» **SOURCE TEXT**:
While there have been signs that the NASCAR bubble has burst, Rick Hendrick doesn't see the glass as anywhere close to being half-empty.

He agrees that the proliferation of NASCAR shows available and an abundance of coverage on the Internet has made it easier for fans to keep up with the sport, even if some of the evolution may have led some to decide it's easier to simply watch races from home.

"The die-hards are used to seeing 50,000-seat venues -- and now they're 120,000 and it takes a lot of time to get out of the track, and TV's made it easy," Hendrick said. "Back in the day when I was going [as a fan] you didn't have that much coverage.

"… I think this sport's in pretty good shape. I look at the sponsors we have and they're all happy. We haven't lost a single sponsor due to the economy and we haven't had a single sponsor pull out and say, 'We don't want to come back because we think the thrill is gone or the marketability has gone [away].' "

» **ROWS**:

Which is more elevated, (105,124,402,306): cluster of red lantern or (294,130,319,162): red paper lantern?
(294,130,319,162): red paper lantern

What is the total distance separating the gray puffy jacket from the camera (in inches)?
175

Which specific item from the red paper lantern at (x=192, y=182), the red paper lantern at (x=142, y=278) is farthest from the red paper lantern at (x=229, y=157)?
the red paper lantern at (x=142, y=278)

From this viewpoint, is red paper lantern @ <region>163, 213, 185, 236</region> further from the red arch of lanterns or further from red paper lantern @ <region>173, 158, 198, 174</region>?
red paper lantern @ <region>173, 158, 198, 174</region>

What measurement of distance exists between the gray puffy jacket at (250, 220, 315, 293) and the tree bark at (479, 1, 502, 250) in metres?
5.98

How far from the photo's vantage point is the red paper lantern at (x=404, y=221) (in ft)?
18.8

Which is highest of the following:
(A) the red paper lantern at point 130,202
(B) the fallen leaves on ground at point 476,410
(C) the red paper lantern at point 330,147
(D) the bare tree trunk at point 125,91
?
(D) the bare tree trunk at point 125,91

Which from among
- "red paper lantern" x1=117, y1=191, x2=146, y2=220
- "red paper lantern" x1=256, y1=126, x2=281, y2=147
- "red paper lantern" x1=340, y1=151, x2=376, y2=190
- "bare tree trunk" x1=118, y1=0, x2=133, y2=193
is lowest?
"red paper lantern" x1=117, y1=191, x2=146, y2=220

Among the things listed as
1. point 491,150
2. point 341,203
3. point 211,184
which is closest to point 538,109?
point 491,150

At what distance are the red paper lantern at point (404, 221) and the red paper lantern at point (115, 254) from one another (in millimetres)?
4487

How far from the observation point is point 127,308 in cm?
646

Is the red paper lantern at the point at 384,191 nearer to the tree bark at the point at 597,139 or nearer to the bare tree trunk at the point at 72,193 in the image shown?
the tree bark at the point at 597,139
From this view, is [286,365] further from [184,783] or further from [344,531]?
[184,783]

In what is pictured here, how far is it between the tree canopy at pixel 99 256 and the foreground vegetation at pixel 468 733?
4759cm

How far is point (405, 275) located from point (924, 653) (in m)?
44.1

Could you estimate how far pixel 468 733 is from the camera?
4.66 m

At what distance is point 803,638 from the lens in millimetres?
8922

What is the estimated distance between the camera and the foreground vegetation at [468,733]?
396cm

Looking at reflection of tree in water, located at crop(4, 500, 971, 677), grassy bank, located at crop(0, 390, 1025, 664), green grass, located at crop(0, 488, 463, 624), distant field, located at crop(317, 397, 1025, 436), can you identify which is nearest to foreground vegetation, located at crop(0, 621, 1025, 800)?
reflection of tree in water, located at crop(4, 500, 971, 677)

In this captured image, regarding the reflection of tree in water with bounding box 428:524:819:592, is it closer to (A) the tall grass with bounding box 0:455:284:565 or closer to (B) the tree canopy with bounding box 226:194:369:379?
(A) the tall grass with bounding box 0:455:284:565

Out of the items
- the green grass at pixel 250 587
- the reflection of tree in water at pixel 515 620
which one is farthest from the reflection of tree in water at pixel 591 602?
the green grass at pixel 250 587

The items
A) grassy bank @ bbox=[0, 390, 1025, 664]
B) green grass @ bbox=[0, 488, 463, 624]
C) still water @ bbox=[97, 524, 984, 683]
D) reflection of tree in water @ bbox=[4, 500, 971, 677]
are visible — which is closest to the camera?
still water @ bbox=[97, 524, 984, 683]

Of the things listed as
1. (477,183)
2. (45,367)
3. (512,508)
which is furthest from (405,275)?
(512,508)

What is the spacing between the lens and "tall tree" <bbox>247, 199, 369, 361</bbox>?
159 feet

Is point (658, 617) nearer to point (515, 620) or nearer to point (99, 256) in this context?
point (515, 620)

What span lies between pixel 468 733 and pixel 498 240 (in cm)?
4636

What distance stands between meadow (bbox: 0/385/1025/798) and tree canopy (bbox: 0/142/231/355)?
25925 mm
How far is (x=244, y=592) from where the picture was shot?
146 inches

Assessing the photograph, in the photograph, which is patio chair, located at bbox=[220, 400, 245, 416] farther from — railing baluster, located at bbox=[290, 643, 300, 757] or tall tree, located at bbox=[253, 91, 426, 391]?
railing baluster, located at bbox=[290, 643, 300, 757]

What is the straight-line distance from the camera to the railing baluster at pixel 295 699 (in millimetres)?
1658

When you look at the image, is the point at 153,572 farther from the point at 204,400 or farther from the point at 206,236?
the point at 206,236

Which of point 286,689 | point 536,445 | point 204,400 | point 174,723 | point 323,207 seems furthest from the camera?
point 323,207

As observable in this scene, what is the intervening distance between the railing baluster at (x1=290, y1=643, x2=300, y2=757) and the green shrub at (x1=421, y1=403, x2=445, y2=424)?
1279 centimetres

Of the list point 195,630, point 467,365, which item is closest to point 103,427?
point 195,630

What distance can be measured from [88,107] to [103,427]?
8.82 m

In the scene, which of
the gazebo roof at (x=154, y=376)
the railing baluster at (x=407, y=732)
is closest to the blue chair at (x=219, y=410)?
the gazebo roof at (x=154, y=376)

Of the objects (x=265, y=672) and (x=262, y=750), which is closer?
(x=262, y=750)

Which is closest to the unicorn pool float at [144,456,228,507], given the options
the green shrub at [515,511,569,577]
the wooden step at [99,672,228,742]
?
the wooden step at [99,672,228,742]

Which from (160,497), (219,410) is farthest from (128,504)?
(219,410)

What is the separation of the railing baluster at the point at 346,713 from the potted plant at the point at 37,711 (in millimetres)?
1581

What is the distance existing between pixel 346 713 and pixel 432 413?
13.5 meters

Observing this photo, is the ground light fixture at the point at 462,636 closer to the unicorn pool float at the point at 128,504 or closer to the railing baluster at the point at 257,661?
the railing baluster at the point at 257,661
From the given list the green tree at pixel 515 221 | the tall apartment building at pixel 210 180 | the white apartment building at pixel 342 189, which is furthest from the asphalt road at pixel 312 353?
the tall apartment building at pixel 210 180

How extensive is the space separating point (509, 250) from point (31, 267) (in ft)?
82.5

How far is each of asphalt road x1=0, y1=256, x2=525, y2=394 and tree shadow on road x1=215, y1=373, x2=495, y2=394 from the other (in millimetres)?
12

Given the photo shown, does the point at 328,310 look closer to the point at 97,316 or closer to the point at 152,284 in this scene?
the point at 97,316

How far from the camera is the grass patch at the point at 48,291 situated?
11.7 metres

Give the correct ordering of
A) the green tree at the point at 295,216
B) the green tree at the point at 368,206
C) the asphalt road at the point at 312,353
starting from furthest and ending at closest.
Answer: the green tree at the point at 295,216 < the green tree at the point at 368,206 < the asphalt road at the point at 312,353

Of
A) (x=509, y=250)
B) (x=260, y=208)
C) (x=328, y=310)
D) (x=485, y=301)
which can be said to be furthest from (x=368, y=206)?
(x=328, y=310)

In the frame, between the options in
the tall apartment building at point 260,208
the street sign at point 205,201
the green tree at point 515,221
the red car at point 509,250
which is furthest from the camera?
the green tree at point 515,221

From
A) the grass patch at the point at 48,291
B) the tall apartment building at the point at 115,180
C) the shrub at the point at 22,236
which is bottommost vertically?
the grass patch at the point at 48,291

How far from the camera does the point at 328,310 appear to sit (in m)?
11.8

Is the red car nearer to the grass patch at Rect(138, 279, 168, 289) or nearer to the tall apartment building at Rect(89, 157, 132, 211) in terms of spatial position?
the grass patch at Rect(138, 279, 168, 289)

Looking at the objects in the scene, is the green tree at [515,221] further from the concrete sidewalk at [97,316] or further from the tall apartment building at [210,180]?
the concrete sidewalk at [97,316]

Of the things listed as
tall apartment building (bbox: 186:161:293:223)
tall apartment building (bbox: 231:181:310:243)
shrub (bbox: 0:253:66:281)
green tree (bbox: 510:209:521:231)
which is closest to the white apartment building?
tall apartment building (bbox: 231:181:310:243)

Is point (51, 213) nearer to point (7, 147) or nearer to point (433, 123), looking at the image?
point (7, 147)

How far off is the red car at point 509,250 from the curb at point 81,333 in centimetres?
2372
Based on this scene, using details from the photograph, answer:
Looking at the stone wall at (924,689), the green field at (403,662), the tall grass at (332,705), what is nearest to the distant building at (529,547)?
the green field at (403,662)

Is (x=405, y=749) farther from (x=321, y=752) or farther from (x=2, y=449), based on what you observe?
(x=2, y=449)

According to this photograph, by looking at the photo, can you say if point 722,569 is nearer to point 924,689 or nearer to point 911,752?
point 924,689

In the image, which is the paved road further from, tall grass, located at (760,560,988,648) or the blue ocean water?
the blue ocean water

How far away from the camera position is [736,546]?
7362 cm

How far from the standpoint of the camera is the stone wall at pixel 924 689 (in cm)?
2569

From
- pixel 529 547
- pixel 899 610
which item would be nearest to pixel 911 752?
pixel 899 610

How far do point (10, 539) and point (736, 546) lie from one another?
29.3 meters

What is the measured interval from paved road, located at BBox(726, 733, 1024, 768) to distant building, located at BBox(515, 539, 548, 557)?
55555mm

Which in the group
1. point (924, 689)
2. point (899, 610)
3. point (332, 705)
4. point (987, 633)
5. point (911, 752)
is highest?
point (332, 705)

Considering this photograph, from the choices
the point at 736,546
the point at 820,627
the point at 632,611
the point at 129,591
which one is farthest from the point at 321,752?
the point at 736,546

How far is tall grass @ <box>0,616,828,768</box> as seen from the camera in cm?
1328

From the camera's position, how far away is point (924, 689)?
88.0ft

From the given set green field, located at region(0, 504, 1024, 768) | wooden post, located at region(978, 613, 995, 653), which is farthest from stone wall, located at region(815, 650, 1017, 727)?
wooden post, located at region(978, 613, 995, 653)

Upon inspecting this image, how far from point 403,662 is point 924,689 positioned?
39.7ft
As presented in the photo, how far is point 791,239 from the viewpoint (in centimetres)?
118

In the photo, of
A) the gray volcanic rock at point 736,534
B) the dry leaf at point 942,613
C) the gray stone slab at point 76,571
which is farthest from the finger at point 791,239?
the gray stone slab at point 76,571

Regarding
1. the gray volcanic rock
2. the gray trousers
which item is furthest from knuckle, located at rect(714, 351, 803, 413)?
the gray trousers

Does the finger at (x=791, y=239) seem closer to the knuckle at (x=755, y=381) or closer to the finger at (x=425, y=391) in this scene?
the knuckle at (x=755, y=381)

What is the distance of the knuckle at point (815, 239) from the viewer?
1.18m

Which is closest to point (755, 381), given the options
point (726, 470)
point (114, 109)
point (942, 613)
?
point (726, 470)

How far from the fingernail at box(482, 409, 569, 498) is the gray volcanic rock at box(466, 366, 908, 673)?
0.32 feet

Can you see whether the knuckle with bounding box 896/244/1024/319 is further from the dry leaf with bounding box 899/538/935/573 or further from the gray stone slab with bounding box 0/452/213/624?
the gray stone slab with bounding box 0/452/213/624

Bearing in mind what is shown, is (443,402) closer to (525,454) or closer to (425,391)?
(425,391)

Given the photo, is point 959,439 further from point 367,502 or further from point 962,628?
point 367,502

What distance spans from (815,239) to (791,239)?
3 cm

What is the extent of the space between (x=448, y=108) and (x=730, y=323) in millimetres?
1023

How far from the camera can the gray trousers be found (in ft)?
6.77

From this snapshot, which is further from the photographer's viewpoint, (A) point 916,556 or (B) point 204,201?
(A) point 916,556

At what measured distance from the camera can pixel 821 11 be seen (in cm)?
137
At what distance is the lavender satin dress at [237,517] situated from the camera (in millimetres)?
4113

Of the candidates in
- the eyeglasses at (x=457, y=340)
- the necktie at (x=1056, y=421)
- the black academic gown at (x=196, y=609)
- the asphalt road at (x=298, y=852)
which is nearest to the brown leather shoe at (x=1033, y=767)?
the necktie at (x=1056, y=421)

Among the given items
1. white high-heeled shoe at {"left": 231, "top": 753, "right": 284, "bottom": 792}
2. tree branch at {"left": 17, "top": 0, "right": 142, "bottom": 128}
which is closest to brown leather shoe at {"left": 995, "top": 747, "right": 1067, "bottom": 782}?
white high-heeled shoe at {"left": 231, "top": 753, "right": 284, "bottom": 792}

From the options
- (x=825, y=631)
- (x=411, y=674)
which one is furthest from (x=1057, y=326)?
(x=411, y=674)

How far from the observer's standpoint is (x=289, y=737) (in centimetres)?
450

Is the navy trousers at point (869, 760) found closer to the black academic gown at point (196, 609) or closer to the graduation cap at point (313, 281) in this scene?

» **WRITTEN INSTRUCTION 1**: Please reproduce the NASCAR passage from "While there have" to "races from home.".
» **WRITTEN INSTRUCTION 2**: In the NASCAR passage, what does Hendrick say about sponsors lost because of the economy?

» **TASK RESPONSE 1**:
While there have been signs that the NASCAR bubble has burst, Rick Hendrick doesn't see the glass as anywhere close to being half-empty.

He agrees that the proliferation of NASCAR shows available and an abundance of coverage on the Internet has made it easier for fans to keep up with the sport, even if some of the evolution may have led some to decide it's easier to simply watch races from home.

» **TASK RESPONSE 2**: He says they haven't lost a single sponsor due to the economy.